Common painkillers and might increase heart attack risk

Common painkillers and might increase heart attack risk


NSAIDs, widely used to treat pain and inflammation from long-term conditions, such as arthritis and other joint diseases, may raise one's odds for a heart attack.

Commonly used painkillers such as Motrin, Advil and Aleve (US brand names) might increase your risk for heart attack, even in the first week of use, a new study suggests. Overall, these drugs and others known as nonsteroidal anti-inflammatory drugs (NSAIDs) increase the risk of a heart attack by 20 to 50%, compared with not using them, researchers found. The report was published in the journal BMJ.

For most people, however, this represents only a small increased risk – about 1% a year, the researchers said. The increased risk of heart attack associated with NSAIDs was seen at any dose taken for one week, one month or more than one month. And the risk rose with higher doses, the study found.

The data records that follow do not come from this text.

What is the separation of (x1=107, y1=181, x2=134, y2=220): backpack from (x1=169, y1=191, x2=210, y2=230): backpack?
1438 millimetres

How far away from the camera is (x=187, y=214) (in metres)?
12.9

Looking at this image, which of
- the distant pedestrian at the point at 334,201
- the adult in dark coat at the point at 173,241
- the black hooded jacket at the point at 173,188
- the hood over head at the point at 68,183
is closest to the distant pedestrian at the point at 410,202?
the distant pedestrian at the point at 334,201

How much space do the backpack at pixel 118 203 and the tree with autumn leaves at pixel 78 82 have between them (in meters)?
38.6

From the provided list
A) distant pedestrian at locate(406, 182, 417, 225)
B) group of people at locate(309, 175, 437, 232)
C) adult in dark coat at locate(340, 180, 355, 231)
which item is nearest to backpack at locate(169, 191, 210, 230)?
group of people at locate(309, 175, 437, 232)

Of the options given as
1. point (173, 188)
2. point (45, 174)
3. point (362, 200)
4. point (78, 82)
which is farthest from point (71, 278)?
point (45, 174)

NSAIDs are widely used to treat pain and inflammation from long-term conditions, such as arthritis and other joint diseases.

Alternative options

To lower your odds for heart harm, consider all available treatment alternatives before deciding to treat occasional pain, fever or inflammation. The study did not address one very common, less-potent NSAID: low-dose aspirin. Numerous well-conducted trials have found a daily "baby aspirin" can help curb at-risk people's odds for a dangerous cardiac event.

This research includes previously published studies that included a total of nearly 447 000 participants. More than 61 400 people suffered heart attacks.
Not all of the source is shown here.